L’idée est d’offrir les outils et d’encourager les équipes à tester leur efficacité: «Nous avons nos propres versions de certains outils et nous leur disons: «essayez-les et voyez dans quelle mesure ils vous sont utiles». Et c’est justement ce qui commence à se produire.»
À titre d’exemple, M. Thompson a révélé avoir lui-même utilisé des outils d’IA pour préparer son entretien avec Paperjam. Plutôt que de confier cette tâche à un collaborateur, il a demandé à l’IA de générer une note d’information sur son interlocuteur et les principaux sujets de discussion potentiels.
Un domaine clé pour l’entreprise concerne la lutte contre le blanchiment d’argent (AML), où la gestion des données clients représente un défi majeur.
«Nous disposons d’informations sur nos clients dans de nombreux systèmes différents. Idéalement, elles seraient regroupées dans un référentiel unique, mais ce n’est pas encore le cas en raison de notre historique d’acquisitions.»

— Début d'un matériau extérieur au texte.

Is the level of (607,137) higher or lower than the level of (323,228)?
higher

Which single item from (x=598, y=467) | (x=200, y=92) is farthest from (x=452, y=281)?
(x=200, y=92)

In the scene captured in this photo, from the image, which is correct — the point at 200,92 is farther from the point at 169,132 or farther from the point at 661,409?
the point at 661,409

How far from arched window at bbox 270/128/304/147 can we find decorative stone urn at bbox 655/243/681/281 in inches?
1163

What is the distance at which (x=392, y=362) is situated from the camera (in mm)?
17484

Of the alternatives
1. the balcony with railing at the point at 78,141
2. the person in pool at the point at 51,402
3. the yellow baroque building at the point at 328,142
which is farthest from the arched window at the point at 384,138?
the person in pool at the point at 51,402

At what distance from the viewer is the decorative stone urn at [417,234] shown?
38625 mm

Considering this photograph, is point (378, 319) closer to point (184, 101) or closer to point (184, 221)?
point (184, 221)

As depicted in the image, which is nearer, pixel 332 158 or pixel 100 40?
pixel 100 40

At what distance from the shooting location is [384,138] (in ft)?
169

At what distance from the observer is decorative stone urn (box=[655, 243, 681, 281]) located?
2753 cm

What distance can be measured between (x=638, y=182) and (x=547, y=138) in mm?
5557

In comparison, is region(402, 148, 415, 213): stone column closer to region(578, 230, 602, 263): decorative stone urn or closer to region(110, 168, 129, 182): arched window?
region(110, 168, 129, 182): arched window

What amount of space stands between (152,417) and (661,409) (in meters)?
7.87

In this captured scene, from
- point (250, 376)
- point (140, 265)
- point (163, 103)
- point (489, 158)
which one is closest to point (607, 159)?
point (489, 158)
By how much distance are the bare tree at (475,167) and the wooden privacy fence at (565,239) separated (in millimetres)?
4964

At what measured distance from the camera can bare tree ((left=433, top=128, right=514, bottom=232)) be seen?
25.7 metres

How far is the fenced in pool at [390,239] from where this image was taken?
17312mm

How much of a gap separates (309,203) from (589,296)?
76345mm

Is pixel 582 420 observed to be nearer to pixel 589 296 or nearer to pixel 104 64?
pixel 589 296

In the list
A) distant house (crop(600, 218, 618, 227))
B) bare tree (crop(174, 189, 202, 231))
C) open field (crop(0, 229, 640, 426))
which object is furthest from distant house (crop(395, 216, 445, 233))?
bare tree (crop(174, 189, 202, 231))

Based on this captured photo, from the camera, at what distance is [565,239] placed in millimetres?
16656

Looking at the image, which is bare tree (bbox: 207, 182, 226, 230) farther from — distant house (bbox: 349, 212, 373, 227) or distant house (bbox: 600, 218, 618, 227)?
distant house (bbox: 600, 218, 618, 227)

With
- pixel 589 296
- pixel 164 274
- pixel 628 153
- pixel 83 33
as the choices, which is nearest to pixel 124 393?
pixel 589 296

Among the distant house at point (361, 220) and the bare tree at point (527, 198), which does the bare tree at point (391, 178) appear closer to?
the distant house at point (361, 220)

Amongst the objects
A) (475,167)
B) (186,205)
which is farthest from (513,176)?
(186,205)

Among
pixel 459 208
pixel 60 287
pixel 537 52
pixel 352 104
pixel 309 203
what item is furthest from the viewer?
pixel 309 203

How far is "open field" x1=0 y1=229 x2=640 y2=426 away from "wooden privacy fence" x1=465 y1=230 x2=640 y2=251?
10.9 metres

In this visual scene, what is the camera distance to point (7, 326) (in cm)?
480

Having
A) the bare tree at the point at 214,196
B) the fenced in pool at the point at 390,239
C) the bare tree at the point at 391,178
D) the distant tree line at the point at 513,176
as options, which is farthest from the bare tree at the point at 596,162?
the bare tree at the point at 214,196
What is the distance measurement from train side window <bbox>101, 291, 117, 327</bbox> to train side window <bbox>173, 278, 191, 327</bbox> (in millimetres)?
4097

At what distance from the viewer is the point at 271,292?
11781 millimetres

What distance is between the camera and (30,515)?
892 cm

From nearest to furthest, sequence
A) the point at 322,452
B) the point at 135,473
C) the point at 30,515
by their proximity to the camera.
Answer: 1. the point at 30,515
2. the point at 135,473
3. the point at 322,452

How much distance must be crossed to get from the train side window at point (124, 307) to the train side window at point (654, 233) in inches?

L’intelligence artificielle pourrait faciliter ce travail en automatisant certaines recherches, comme l’identification de numéros de comptes bancaires dispersés dans plusieurs bases de données. «Au lieu qu’un employé doive passer au crible plusieurs systèmes pour assurer la conformité aux réglementations AML, il pourrait s’appuyer sur l’IA pour gagner du temps et améliorer l’efficacité.»
Toutefois, malgré ces avancées, Thompson insiste sur une approche pragmatique: «Bien que nous commencions à adopter l’IA, il faut rester réaliste quant à ses limites et à ce qu’elle peut véritablement résoudre.»
Cet article a été rédigé initialement en anglais, traduit et édité pour le site de Paperjam en français.